**Brief 1**:
Answer these three questions from the text on the Disneyland workers' caravan protest:
(a) On what date did Disneyland hope to welcome guests back?
(b) Until when did the state delay issuing reopening guidelines for theme parks?
(c) Where did the cars gather before the caravan?
**Brief 2**: Can you repeat, word for word, the part of the text on the Disneyland workers' caravan protest starting at "That's because the" and ending at "after July 4."?
**Brief 3**: Could you rewrite the paragraph of the text on the Disneyland workers' caravan protest that begins "At the same time, the coalition" more briefly, keeping its main facts?

**Text block**:
BEGIN

That's because the Coalition of Labor Resort Unions organized a caravan protest demanding better safety protocols for workers when the Mouse House eventually reopens during the pandemic. The call to action originally came as Disneyland eagerly awaited state approval for its plans to welcome guests back on July 17, its 65th birthday.
But with surging coronavirus cases and hospitalizations throughout OC and California, the state delayed issuing reopening guidelines for theme parks last week until sometime after July 4.
At the same time, the coalition continued advocating for its members by negotiating with the company and sending Governor Gavin Newsom a letter citing their concerns about reopening too soon. Even with the delay, the caravan protest continued as planned with an emphasis on demanding the company provide routine testing for workers while increasing staffing overall to carry out heftier sanitation workloads.
"In April, my aunt died from COVID-19. My brother has COVID-19 as we speak," said Joey Hamamoto, a valet at Disney’s Grand California Hotel & Spa. "It is vital and necessary that we receive COVID-19 testing for the sake of our families, cast members, guests, and loved ones."
To that end, cars gathered in the parking lot of Benjamin Franklin elementary school in Anaheim as workers gave interviews to the press. By 10 a.m., the caravan, decorated with protest signs and Disney culture jamming, lined up, ready to go. I taped a "We Don't Want a Sicky Mickey" protest sign to my ride, only to have it fly off on the first right turn.

END

**Record set**:
BEGIN

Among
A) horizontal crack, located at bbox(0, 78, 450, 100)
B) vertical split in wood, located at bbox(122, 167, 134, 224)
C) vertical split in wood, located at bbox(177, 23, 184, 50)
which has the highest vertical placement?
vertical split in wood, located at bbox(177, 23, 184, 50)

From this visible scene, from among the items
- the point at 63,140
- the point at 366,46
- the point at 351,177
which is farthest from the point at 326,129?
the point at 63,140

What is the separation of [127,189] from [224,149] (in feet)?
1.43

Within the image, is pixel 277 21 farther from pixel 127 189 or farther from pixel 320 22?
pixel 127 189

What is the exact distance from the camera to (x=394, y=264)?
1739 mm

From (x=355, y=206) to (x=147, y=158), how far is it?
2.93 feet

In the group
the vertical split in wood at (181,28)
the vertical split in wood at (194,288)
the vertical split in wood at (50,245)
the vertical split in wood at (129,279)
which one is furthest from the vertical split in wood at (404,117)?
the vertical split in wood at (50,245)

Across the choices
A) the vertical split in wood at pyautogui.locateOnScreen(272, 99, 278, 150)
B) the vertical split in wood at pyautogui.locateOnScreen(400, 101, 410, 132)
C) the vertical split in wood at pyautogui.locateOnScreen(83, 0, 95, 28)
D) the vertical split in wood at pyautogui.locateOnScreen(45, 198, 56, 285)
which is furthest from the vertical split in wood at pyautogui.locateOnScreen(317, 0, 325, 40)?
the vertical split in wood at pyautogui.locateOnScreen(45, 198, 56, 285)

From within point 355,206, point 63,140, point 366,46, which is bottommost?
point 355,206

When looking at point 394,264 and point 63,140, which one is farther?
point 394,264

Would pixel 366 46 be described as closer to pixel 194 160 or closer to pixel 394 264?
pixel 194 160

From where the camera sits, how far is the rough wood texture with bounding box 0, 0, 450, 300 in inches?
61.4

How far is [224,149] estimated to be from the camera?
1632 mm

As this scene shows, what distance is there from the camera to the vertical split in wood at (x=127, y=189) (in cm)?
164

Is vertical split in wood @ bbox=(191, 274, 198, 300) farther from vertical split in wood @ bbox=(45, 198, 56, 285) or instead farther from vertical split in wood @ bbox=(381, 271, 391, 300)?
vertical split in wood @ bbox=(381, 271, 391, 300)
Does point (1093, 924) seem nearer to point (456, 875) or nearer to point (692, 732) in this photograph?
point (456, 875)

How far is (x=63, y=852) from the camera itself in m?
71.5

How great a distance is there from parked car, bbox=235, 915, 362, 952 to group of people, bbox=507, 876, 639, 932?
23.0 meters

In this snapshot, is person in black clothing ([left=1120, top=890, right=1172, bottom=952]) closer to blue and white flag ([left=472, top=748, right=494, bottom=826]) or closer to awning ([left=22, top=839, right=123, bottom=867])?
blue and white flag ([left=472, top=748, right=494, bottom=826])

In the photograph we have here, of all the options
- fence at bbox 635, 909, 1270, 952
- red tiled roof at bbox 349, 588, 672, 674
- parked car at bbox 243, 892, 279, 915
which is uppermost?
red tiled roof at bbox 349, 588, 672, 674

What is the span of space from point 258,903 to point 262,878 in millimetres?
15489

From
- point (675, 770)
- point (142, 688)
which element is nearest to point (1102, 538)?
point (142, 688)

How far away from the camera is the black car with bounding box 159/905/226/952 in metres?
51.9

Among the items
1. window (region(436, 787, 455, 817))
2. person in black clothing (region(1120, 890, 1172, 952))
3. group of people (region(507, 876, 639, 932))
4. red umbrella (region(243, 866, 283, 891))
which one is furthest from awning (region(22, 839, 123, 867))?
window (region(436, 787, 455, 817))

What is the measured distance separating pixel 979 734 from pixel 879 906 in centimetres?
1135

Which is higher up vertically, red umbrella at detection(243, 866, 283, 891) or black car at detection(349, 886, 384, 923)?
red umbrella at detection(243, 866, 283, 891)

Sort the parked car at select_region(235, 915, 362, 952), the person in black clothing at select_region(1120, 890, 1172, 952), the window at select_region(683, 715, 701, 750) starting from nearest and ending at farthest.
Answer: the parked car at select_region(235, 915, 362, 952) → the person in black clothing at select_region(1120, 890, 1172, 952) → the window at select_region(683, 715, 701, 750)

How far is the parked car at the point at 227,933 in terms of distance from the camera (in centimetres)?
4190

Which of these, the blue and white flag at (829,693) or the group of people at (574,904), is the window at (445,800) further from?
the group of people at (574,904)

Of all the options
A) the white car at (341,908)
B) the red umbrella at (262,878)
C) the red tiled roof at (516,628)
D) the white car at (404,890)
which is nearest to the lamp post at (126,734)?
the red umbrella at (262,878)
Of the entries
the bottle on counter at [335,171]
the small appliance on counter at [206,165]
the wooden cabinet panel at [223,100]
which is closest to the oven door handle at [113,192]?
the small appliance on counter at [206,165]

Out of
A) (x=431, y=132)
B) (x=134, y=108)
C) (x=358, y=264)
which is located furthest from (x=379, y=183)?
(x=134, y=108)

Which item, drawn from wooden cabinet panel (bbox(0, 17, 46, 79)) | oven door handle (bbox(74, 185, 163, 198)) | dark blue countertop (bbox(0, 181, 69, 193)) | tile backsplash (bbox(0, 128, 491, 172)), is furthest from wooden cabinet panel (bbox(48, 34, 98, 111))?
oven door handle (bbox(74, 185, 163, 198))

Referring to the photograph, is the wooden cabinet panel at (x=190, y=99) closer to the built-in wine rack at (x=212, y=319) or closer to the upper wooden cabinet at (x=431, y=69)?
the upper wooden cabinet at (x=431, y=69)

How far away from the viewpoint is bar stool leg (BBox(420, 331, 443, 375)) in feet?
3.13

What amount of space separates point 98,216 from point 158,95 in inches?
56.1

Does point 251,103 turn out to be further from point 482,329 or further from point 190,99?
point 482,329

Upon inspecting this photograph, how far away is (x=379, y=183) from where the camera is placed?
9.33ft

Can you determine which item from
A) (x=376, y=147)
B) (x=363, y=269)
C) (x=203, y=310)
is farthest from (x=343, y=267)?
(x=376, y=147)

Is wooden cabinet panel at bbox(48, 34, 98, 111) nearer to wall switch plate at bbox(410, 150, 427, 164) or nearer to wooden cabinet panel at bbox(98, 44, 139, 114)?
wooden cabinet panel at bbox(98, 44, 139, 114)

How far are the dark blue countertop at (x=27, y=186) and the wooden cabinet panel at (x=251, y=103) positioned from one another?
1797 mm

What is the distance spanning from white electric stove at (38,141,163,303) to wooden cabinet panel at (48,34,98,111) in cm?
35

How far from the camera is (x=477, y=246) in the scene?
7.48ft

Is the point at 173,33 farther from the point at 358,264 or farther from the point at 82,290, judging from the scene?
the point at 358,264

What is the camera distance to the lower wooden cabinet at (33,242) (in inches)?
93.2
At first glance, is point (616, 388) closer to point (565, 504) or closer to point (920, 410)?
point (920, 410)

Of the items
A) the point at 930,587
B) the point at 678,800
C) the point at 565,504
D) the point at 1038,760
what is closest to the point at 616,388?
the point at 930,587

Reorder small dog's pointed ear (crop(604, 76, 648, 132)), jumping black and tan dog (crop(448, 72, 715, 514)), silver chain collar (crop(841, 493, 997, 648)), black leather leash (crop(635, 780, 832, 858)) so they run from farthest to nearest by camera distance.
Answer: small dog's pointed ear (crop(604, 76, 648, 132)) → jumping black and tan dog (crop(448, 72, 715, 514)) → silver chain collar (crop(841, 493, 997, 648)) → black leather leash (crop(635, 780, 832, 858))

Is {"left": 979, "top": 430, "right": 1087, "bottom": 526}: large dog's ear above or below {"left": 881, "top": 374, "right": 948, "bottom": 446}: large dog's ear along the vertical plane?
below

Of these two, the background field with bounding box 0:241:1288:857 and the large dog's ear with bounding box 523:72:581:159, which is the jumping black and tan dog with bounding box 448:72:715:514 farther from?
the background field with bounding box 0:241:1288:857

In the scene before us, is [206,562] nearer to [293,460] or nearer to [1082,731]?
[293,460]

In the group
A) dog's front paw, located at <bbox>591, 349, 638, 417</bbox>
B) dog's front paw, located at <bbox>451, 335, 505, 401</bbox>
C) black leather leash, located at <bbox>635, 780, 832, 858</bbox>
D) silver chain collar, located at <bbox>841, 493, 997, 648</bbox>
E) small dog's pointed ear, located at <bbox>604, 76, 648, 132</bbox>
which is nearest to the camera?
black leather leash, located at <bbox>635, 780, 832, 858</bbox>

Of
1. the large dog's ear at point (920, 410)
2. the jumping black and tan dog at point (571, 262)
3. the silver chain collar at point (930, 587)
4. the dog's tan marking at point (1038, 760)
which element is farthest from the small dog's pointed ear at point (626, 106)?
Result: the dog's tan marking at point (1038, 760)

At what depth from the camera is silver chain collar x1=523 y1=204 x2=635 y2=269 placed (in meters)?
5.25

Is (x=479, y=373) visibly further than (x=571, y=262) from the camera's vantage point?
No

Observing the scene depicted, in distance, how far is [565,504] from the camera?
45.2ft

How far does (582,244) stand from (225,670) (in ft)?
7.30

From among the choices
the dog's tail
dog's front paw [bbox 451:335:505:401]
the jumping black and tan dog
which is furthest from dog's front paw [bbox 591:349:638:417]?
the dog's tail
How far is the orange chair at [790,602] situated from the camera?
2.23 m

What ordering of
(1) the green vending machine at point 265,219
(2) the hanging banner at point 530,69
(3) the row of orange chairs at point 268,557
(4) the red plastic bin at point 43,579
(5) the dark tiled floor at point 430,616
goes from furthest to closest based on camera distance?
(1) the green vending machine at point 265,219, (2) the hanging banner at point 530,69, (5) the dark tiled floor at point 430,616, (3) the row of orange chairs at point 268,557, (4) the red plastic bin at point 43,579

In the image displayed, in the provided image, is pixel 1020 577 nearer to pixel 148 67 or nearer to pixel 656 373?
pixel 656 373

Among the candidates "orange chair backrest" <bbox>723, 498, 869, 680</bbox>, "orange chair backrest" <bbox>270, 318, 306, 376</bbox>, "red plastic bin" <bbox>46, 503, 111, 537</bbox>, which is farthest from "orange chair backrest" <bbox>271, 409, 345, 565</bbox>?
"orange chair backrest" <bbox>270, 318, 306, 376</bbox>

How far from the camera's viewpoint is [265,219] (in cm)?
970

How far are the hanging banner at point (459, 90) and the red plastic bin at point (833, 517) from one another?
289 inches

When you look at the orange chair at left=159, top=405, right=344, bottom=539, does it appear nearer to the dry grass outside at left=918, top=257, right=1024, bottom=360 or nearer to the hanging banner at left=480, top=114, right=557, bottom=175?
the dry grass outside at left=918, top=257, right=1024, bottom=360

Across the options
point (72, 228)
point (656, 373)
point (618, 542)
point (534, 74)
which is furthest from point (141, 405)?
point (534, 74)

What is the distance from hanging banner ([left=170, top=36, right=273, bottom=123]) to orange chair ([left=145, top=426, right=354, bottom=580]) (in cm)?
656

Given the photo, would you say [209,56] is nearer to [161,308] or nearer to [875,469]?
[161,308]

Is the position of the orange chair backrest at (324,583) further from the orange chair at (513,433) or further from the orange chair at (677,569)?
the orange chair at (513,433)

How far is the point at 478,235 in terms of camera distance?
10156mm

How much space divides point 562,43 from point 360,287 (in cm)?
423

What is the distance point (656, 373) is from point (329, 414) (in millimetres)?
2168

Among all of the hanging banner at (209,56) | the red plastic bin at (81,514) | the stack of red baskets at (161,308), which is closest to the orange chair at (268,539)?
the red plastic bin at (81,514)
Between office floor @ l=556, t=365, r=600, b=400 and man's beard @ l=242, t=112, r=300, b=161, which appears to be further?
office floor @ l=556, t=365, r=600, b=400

END

**Worked solution 1**:
(a) July 17, Disneyland's 65th birthday.
(b) Until sometime after July 4.
(c) In the parking lot of Benjamin Franklin elementary school in Anaheim.

**Worked solution 2**:
That's because the Coalition of Labor Resort Unions organized a caravan protest demanding better safety protocols for workers when the Mouse House eventually reopens during the pandemic. The call to action originally came as Disneyland eagerly awaited state approval for its plans to welcome guests back on July 17, its 65th birthday.
But with surging coronavirus cases and hospitalizations throughout OC and California, the state delayed issuing reopening guidelines for theme parks last week until sometime after July 4.

**Worked solution 3**: The coalition negotiated with the company and wrote to Governor Gavin Newsom about its concerns over reopening too soon. Despite the delay, the caravan protest went ahead as planned. It demanded routine testing for workers and more staff to handle heavier sanitation workloads.